On 24th March 1983 OO157 was submitted to J. Mol. Liquids on rotation translation interaction with Gareth Evans providing experimental data. The abstract of this paper mentions how computer simulation was causing a quiet revolution in the understanding of the liquid state and again this was the opinion of international science. I mentioned this opinion to Jeremy Jones, but he snarled like a wolf and howled. A real wolf would have been more intelligent. There is a gap until 19th May 1983 when I submitted OO154 and OO155 to the Journal of Molecular Liquids.
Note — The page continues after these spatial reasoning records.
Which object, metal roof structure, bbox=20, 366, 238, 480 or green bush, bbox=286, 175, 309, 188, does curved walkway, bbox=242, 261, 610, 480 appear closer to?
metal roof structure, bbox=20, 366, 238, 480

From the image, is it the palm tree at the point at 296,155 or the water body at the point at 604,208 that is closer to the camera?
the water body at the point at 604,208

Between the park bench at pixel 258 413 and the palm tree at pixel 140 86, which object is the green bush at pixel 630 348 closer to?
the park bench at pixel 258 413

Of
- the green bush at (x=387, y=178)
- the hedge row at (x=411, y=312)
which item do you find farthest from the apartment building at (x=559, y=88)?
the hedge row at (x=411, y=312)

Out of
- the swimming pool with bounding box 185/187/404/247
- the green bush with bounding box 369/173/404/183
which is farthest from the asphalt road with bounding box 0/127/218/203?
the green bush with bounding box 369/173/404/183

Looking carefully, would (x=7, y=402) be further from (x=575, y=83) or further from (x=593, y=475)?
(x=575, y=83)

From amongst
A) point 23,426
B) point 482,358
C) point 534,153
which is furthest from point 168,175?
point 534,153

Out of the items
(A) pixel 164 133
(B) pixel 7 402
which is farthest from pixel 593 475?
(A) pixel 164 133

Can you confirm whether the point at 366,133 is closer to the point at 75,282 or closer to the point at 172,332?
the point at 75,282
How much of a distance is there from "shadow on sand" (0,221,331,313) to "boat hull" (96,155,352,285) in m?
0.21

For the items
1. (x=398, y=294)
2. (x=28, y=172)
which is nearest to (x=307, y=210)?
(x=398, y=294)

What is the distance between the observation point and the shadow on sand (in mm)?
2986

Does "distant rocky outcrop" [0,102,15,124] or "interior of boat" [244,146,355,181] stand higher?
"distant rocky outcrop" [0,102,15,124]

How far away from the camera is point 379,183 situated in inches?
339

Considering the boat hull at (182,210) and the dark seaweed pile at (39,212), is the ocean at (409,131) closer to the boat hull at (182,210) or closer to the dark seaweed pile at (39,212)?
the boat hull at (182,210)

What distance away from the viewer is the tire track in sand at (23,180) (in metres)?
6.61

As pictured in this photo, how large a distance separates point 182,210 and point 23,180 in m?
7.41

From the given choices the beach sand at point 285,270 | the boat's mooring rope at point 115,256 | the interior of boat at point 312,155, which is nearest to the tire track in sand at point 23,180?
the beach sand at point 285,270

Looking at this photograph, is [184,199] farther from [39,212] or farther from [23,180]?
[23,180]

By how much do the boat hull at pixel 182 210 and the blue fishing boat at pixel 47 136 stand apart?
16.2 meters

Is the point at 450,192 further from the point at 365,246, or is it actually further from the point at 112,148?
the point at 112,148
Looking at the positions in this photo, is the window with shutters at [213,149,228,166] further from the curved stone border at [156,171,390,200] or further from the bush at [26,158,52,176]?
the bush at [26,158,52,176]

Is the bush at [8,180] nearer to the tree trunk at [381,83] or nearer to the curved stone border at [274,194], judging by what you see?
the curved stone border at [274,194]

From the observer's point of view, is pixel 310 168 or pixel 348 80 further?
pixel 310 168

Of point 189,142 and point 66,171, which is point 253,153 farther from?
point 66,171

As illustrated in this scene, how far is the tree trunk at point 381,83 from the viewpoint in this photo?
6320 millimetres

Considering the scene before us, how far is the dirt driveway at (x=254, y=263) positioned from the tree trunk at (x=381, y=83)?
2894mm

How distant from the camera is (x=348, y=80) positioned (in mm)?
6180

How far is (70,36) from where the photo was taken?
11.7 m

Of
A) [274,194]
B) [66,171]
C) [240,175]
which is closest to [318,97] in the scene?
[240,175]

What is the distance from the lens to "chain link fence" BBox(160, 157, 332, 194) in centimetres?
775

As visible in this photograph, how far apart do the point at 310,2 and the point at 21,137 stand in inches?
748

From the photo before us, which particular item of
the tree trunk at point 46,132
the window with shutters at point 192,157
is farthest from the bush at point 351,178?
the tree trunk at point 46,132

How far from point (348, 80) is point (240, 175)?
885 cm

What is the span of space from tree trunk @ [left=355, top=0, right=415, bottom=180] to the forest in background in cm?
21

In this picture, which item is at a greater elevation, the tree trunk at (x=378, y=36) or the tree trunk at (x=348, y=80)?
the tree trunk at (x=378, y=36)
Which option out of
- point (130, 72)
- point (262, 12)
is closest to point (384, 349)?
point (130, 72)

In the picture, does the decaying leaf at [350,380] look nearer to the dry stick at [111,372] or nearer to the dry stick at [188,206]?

These are two pioneering papers of high quality on rotation translation interaction in chiral molecules, following up my earlier announcement in Physical Review Letters. This is a long and detailed paper well worth study, and was the precursor to many incisive papers of this type at IBM Kingston, Royal Holloway College, Cornell Theory Center and the University of Zurich in the era 1986 to 1992. The prize winning animation of the code, made in 1989 - 1990 by Chris Pelkie and myself from Cornell Theory Center appears, on www.aias.us. The acknowledgment to OO154 mentions the library of code being set up by CCP5 at the British Government’s Daresbury Laboratory, and about this time I was invited to the CCP5 Committee and organized several full scale conferences, including one at Aberystwyth. OO155 followed up with a simulation near the melting points of the mirror image molecules (enantiomers) and the 50 / 50 (or racemic) mixture of enantiomers. On 23rd May 1983 OO153 was submitted to Journal of Molecular Liquids on the trans 1, 2, dimethylcyclopropanes, whose symmetry leads to different patterns of cross correlation between rotation and translation. Knowledge of the liquid state was being advanced dramatically by simulation on the computer available to me in that era, the CDC 7600 at the University of Manchester Regional Computer Centre (UMRCC). By that time I had perfected the computational method with help from Mauro Ferrario and Gerard Wegdam. OO153 was the last paper I submitted from the EDCL.